The Satyricon was a collection of tales, the misadventures of Trimalchio, a one-time gladiator in the Roman Empire of the first century AD and the passage is one of the few fragments of the text still extant.  Sibyl of Cumae was one of the great beauties of the age and Apollo, wanting her for his own, offered to grant her any wish.  Without a moment’s thought she asked to “live for as many years as there were grains in a handful of dust. Apollo granted her wish, but she anyway refused his affections and she came to regret things, over the centuries growing older and more decrepit but unable to die.  What she had wanted was an eternal youth but instead decayed into a figure tiny, frail and confined to her bed.  When Trimalchio speaks of her in the Satyricon, he describes her as a tourist attraction, a withered, ancient relic, longing to die.  As recounted by the Roman Poet Ovid (Publius Ovidius Naso; 43 BC–17 AD) in his Metamorphoses, Sibyl lived a thousand years and as she shrunk and shrivelled, eventually she was kept in an ampulla (jar); in her final years, only the faint echo of her voice remained.  She might have said, as the 99 year old Archbishop Daniel Mannix (1864–1963; Archbishop of Melbourne 1917-1963) grew fond of saying: “I have lived too long, but that is not my fault”.  That would have been half correct but, given Sibyl’s calling of prophesy, she had only herself to blame.

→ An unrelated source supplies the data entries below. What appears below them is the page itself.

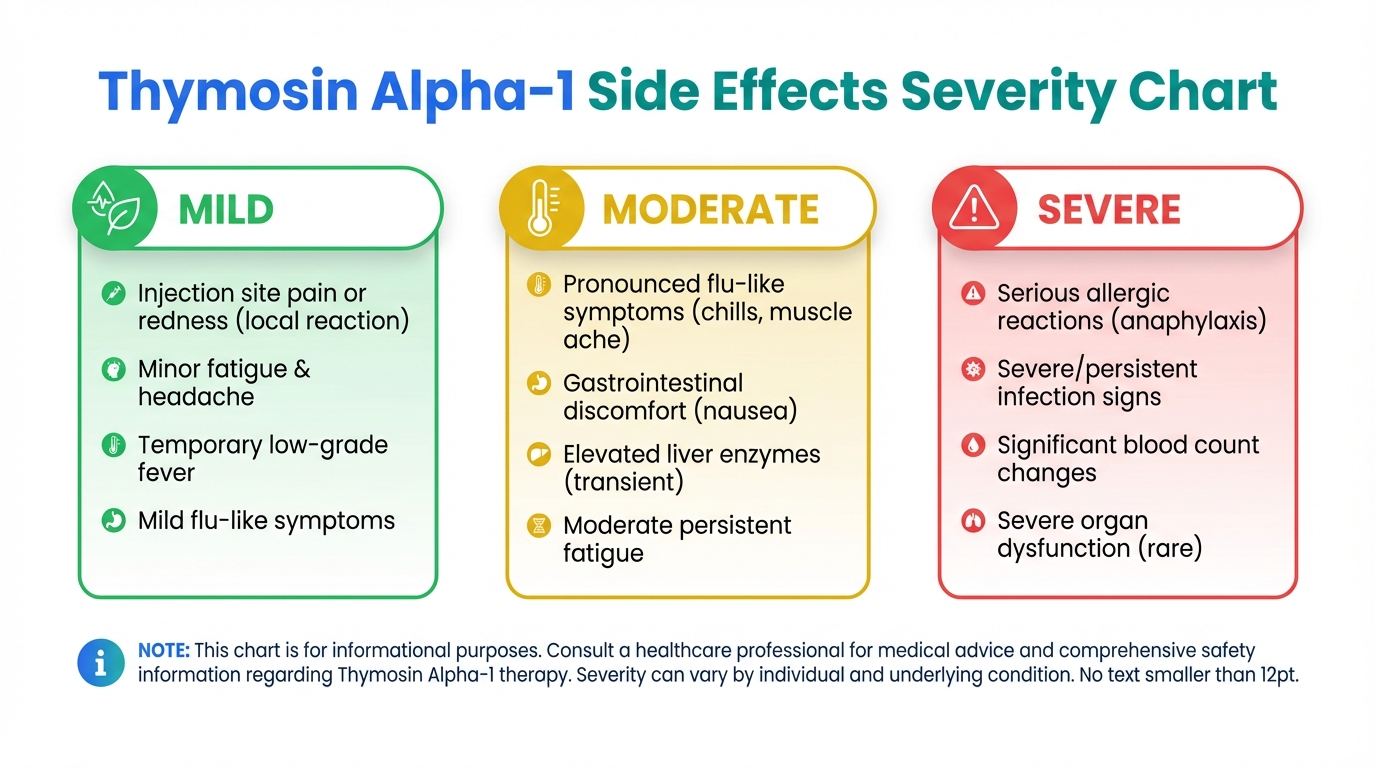 Thymosin Alpha-1 Side Effects Severity Chart

MILD

Injection site pain or redness (local reaction)

Minor fatigue & headache

Temporary low-grade fever

Mild flu-like symptoms

MODERATE

Pronounced flu-like symptoms (chills, muscle ache)

Gastrointestinal discomfort (nausea)

Elevated liver enzymes (transient)

Moderate persistent fatigue

SEVERE

Serious allergic reactions (anaphylaxis)

Severe/persistent infection signs

Significant blood count changes

Severe organ dysfunction (rare)

NOTE: This chart is for informational purposes. Consult a healthcare professional for medical advice and comprehensive safety information regarding Thymosin Alpha-1 therapy. Severity can vary by individual and underlying condition. No text smaller than 12pt.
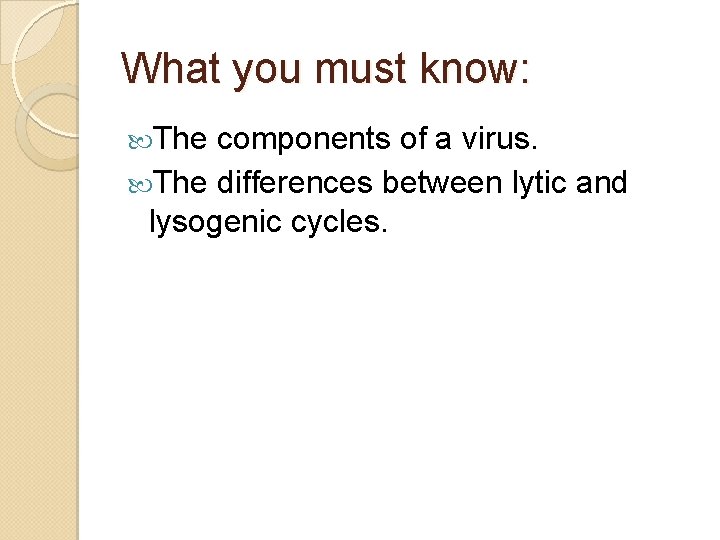 What you must know:

The components of a virus.

The differences between lytic and lysogenic cycles.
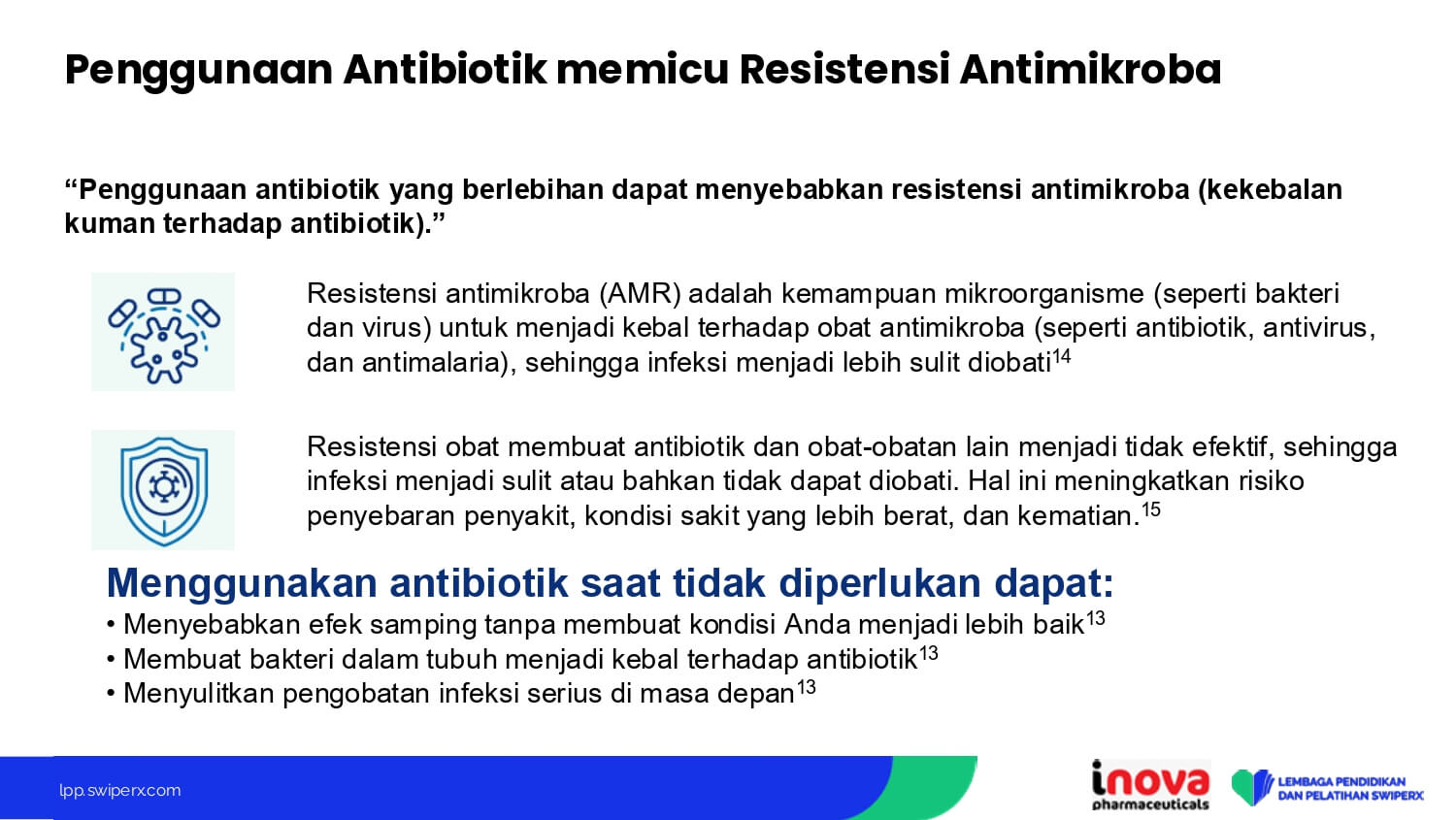 Penggunaan Antibiotik memicu Resistensi Antimikroba

“Penggunaan antibiotik yang berlebihan dapat menyebabkan resistensi antimikroba (kekebalan kuman terhadap antibiotik).”

Resistensi antimikroba (AMR) adalah kemampuan mikroorganisme (seperti bakteri dan virus) untuk menjadi kebal terhadap obat antimikroba (seperti antibiotik, antivirus, dan antimalaria), sehingga infeksi menjadi lebih sulit diobati$^{14}$

Resistensi obat membuat antibiotik dan obat-obatan lain menjadi tidak efektif, sehingga infeksi menjadi sulit atau bahkan tidak dapat diobati. Hal ini meningkatkan risiko penyebaran penyakit, kondisi sakit yang lebih berat, dan kematian.$^{15}$

Menggunakan antibiotik saat tidak diperlukan dapat:
• Menyebabkan efek samping tanpa membuat kondisi Anda menjadi lebih baik$^{13}$
• Membuat bakteri dalam tubuh menjadi kebal terhadap antibiotik$^{13}$
• Menyulitkan pengobatan infeksi serius di masa depan$^{13}$

lpp.swiperx.com

inova pharmaceuticals

LEMBAGA PENDIDIKAN DAN PELATIHAN SWIPERX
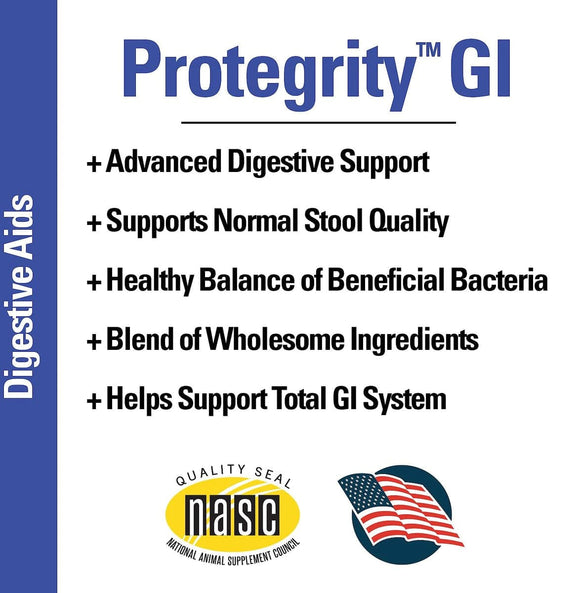 Digestive Aids

Protegrity™ GI

+ Advanced Digestive Support

+ Supports Normal Stool Quality

+ Healthy Balance of Beneficial Bacteria

+ Blend of Wholesome Ingredients

+ Helps Support Total GI System

QUALITY SEAL
nasc
NATIONAL ANIMAL SUPPLEMENT COUNCIL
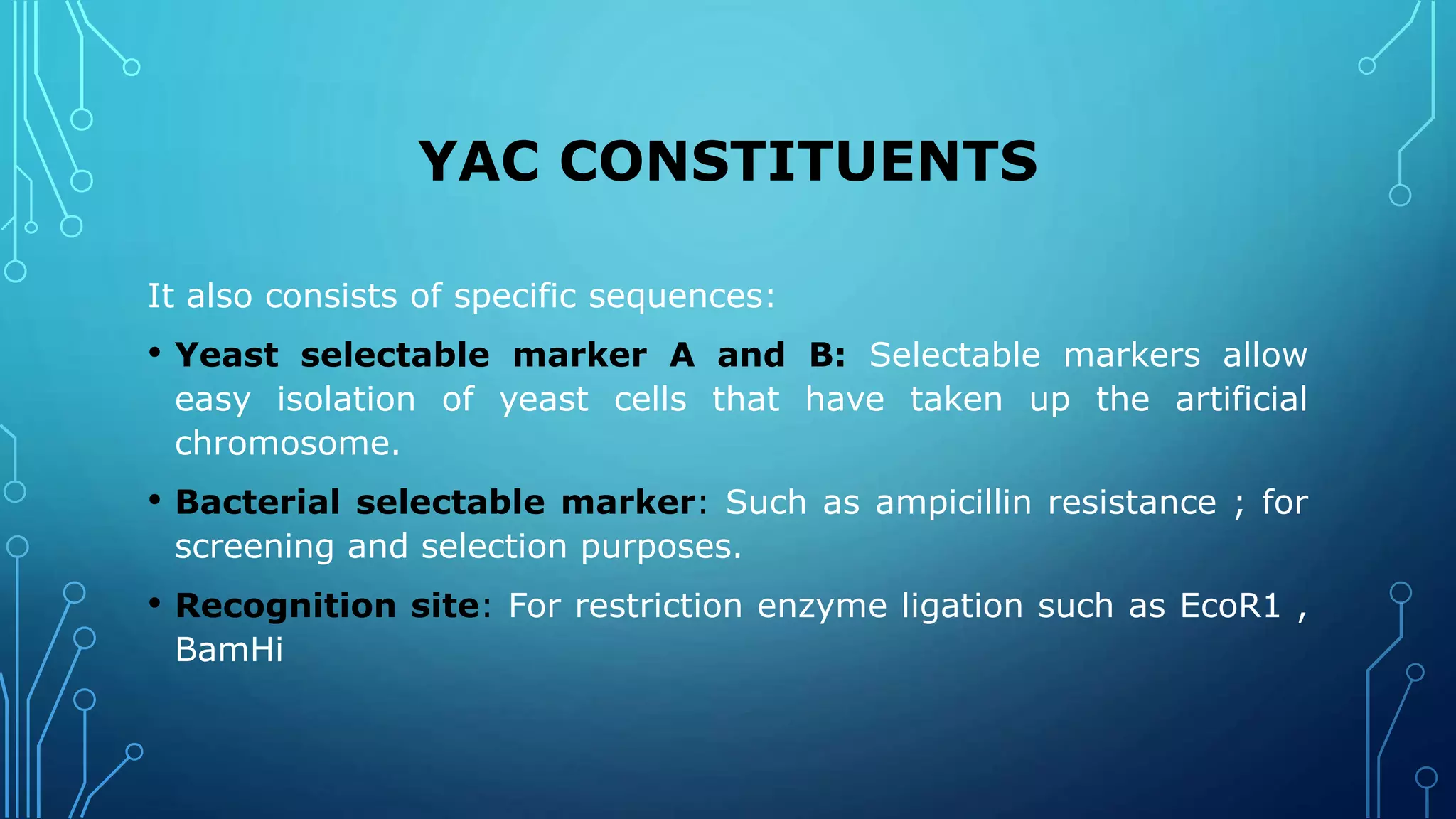 YAC CONSTITUENTS

It also consists of specific sequences:

• Yeast selectable marker A and B: Selectable markers allow easy isolation of yeast cells that have taken up the artificial chromosome.

• Bacterial selectable marker: Such as ampicillin resistance ; for screening and selection purposes.

• Recognition site: For restriction enzyme ligation such as EcoR1 , BamHi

Apothaneintheloish appeared first in 1968 in an essay written by Anthony Burgess and published in The Listener:

Waking crapulous and apothaneintheloish, as I do most mornings these days, I find a little loud British gramophone music over the bloody mary helps me adjust to the daily damnation of writing. It can be translated as: “Suffering from taking too much strong drink and feeling I want to die.”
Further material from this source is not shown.